**The exercise:** Rewrite the material below as a numbered list, one line per item, skipping blank lines and leaving out the pictures.

----------------

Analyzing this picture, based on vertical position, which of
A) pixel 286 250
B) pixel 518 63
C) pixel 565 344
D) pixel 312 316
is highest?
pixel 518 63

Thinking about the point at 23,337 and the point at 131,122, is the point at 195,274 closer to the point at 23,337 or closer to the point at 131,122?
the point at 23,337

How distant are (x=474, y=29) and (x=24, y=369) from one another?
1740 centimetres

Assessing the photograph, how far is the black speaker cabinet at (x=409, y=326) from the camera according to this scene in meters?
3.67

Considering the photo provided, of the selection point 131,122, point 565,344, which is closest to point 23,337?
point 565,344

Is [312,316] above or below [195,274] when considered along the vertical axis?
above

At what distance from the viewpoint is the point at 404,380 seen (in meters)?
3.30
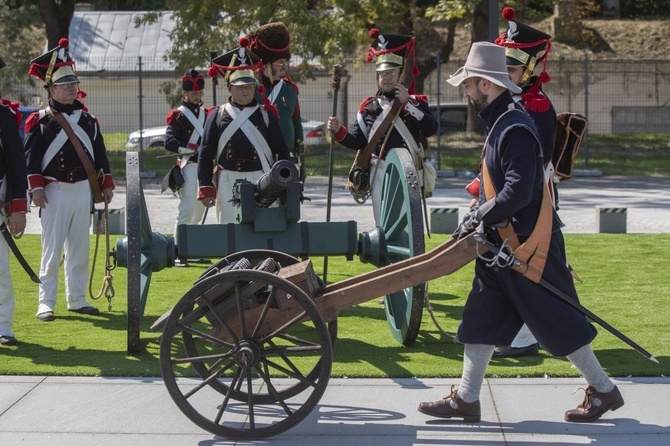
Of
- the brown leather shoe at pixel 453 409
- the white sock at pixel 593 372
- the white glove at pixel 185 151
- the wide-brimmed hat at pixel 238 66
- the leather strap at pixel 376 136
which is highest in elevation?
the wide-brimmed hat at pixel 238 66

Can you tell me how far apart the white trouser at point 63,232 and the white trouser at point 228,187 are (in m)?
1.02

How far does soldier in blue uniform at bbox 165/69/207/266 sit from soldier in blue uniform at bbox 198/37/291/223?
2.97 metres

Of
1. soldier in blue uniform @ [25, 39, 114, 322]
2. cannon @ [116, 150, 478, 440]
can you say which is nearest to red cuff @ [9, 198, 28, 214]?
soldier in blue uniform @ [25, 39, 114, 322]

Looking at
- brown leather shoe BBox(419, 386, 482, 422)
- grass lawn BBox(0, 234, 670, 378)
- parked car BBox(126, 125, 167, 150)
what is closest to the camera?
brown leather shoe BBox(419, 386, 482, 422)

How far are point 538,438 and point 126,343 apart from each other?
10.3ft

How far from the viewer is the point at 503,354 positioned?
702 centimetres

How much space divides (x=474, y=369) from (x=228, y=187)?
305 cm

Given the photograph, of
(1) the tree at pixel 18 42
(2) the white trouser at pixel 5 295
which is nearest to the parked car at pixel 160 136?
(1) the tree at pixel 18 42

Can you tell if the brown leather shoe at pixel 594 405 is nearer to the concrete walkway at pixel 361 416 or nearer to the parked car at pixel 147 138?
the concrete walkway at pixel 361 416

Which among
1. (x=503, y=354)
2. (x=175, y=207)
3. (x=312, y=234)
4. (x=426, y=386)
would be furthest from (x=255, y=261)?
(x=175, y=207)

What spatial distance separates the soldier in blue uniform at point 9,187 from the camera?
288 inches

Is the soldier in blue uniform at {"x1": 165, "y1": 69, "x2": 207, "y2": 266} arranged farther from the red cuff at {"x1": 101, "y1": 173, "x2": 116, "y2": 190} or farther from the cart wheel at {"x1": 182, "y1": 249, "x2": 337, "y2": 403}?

----------------

**Exercise answer:**
1. Analyzing this picture, based on vertical position, which of
2. A) pixel 286 250
3. B) pixel 518 63
4. C) pixel 565 344
5. D) pixel 312 316
6. is highest?
7. pixel 518 63
8. Thinking about the point at 23,337 and the point at 131,122, is the point at 195,274 closer to the point at 23,337 or closer to the point at 131,122?
9. the point at 23,337
10. How distant are (x=474, y=29) and (x=24, y=369) from one another?
11. 1740 centimetres
12. Assessing the photograph, how far is the black speaker cabinet at (x=409, y=326) from the camera according to this scene in meters?
13. 3.67
14. Considering the photo provided, of the selection point 131,122, point 565,344, which is closest to point 23,337?
15. point 565,344
16. Is [312,316] above or below [195,274] when considered along the vertical axis?
17. above
18. At what distance from the viewpoint is the point at 404,380 seen (in meters)?
19. 3.30
20. Of
21. - the brown leather shoe at pixel 453 409
22. - the white sock at pixel 593 372
23. - the white glove at pixel 185 151
24. - the wide-brimmed hat at pixel 238 66
25. - the leather strap at pixel 376 136
26. which is highest in elevation?
27. the wide-brimmed hat at pixel 238 66
28. Can you tell me how far apart the white trouser at point 63,232 and the white trouser at point 228,187 are (in m)?
29. 1.02
30. How far does soldier in blue uniform at bbox 165/69/207/266 sit from soldier in blue uniform at bbox 198/37/291/223?
31. 2.97 metres
32. Of
33. 1. soldier in blue uniform @ [25, 39, 114, 322]
34. 2. cannon @ [116, 150, 478, 440]
35. can you say which is nearest to red cuff @ [9, 198, 28, 214]?
36. soldier in blue uniform @ [25, 39, 114, 322]
37. Looking at
38. - brown leather shoe BBox(419, 386, 482, 422)
39. - grass lawn BBox(0, 234, 670, 378)
40. - parked car BBox(126, 125, 167, 150)
41. what is closest to the camera?
42. brown leather shoe BBox(419, 386, 482, 422)
43. How far are point 538,438 and point 126,343 apart from each other?
44. 10.3ft
45. How far from the viewer is the point at 503,354 positioned?
46. 702 centimetres
47. How much space divides (x=474, y=369) from (x=228, y=187)?
48. 305 cm
49. Given the photograph, of
50. (1) the tree at pixel 18 42
51. (2) the white trouser at pixel 5 295
52. which is nearest to the parked car at pixel 160 136?
53. (1) the tree at pixel 18 42
54. Can you tell if the brown leather shoe at pixel 594 405 is nearer to the concrete walkway at pixel 361 416 or nearer to the parked car at pixel 147 138?
55. the concrete walkway at pixel 361 416
56. Which among
57. 1. (x=503, y=354)
58. 2. (x=175, y=207)
59. 3. (x=312, y=234)
60. 4. (x=426, y=386)
61. would be furthest from (x=255, y=261)?
62. (x=175, y=207)
63. What spatial distance separates the soldier in blue uniform at point 9,187 from the camera?
64. 288 inches
65. Is the soldier in blue uniform at {"x1": 165, "y1": 69, "x2": 207, "y2": 266} arranged farther from the red cuff at {"x1": 101, "y1": 173, "x2": 116, "y2": 190} or farther from the cart wheel at {"x1": 182, "y1": 249, "x2": 337, "y2": 403}?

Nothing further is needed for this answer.